Once behind the farm he had watched and waited. He’d seen the boy come round the back of the house and go in through the front door, heard him calling out to his father and get no response.
Satisfied that only Danny was there, Kinnear pushed through the low hedge behind the barn. It was dusk by the time he cracked open the small door set into the larger wooden ones and entered the dark and musty space beyond. He stood for a while, allowing his eyes to adjust to the dimness, the only light fighting its way in through filthy windows set high up on the wall. He had a small torch on his key ring and he risked flashing it once just to get his bearings, decided he’d be best up on the platform he spied that formed a sort of mezzanine floor.

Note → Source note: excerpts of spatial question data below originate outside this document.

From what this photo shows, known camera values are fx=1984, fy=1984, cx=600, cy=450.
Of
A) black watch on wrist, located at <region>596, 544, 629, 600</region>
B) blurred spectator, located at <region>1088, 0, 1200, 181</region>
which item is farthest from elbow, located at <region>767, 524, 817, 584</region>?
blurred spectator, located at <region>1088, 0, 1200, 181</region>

A ladder led him up on to the platform once intended for the storage of hay but now empty but for the junk they had no use for but could not bear to throw away. Empty feed sacks, rope and twine and boxes filled with general household junk. Bags whose logos declared they were destined for charity but which had gone uncollected or undelivered. A cardboard box filled with empty jars and, when he risked a second brief flash of his tiny light, topped with an abandoned recipe for damson jam.
Kinnear snorted. He couldn’t see Sharon Fielding making any sort of jam. She wasn’t the homemade jam type. She was the ‘grab it while it’s offered and the more the better’ type and no doubt Derek would find that out for himself now he’d lost the chance of his share of the cash.
Not that Kinnear had ever had the intention of sharing anything. It was his money. No one else was getting a look in. Agreed, Derek had been useful doing the research that had led him to Friedman’s real name. Derek’s search through the news reports had turned up a picture of a so-called witness, and guess who it had been? Kinnear had to admit that brain occasionally had its uses over brawn.